Objective of this study

The aim of this research is to develop methodology for uncertainty analysis in rainfall-runoff modelling using machine learning techniques. The objectives of the research are:

1.       To review the existing methods of uncertainty analysis in rainfall-runoff modelling;

2.       To review machine learning methods and to investigate the possibility of applying machine learning methods in uncertainty analysis;

3.       To develop a methodology for uncertainty analysis in rainfall-runoff modeling using machine learning methods;

4.        To develop a methodology for the surrogate modeling of uncertainty generated by the Monte Carlo based uncertainty methods; and

5.       To implement the developed methodologies in computer codes and to test the methodologies by application to real-world problems.

Outline of the thesis

The thesis is organised in eight chapters. A brief overview of the structure is given below. Chapter 2 is devoted to a review of uncertainty analysis especially in rainfall-runoff modelling. It starts with brief overviews of rainfall-runoff models and their classification which is followed by the sources of uncertainty in the context of rainfall-runoff modelling. It also discusses the commonly used uncertainty representation theories of probability, fuzzy logic and entropy. It briefly reviews the various uncertainty analysis methods used in rainfall-runoff modelling.

Chapter 3 presents several machine learning techniques used in this study. It describes artificial neural networks, model trees, instance based learning and clustering techniques.

In Chapter 4, a novel method “Machine Learning in parameter Uncertainty Estimation” (MLUE) to modelling parametric uncertainty of rainfall-runoff models is presented. It is observed that there exists a dependency between the forcing input data, the state variables of rainfall-runoff models and the uncertainty of the model predictions. Chapter 4 explores building machine learning models to approximate the functional relationship between the input data (including state variables if any) and the uncertainty of the model prediction such as a quantile.

Chapter 5 presents the application of the MLUE method for parametric uncertainty representation and analysis.

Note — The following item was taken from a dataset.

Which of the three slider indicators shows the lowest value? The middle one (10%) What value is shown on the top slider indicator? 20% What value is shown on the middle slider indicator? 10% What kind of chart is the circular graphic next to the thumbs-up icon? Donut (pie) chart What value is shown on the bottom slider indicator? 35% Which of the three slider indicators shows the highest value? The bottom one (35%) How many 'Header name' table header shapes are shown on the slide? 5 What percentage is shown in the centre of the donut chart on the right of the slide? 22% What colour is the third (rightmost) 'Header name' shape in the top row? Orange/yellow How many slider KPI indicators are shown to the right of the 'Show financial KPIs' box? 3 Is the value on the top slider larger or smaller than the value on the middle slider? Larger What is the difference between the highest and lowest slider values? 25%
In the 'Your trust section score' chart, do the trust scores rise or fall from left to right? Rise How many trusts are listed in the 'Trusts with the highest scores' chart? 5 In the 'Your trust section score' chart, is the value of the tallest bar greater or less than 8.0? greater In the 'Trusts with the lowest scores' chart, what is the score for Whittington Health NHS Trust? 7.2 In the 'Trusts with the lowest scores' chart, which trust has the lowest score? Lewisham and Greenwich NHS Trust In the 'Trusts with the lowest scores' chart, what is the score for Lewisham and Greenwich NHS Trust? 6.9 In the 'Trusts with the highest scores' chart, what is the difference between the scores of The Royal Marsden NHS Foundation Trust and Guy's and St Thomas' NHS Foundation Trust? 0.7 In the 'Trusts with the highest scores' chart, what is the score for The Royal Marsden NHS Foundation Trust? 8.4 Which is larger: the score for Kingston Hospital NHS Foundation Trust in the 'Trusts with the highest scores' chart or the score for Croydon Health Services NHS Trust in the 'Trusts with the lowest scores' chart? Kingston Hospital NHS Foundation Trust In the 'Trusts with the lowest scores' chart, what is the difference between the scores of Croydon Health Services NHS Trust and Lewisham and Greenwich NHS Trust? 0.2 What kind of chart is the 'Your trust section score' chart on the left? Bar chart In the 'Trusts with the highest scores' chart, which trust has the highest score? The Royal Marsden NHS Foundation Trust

Various machine learning models such as artificial neural networks, model trees, locally weighted regression, have been used. The MLUE method is applied to analyse the uncertainty of a lumped conceptual rainfall-runoff model of the Brue catchment in the UK.

Chapter 6 presents a novel method “Uncertainty Estimation based on Local Error and Clustering” (UNEEC) for uncertainty analysis of rainfall-runoff models. This method assumes that the model residuals or errors are indicators of the total model uncertainty. The method estimates the “residual uncertainty” of the optimal model that takes into account all sources of errors without attempting to disaggregate the contribution given by their individual sources.

Chapter 7 provides the application of the UNEEC methodology to estimate uncertainty of rainfall-runoff models in a number of catchments. In the first part the UNEEC method is applied to estimate uncertainty of the forecasts made by several machine learning methods in the Sieve catchment in Italy. The second part covers the application to estimate uncertainty of the conceptual rainfall-runoff models of two catchments: the Brue in UK and the Bagmati in Nepal. The comparison results with other uncertainty methods are presented as well.

Chapter 8 presents the conclusions of the research based on the various case studies presented in this thesis. Finally the possible directions for further research are suggested.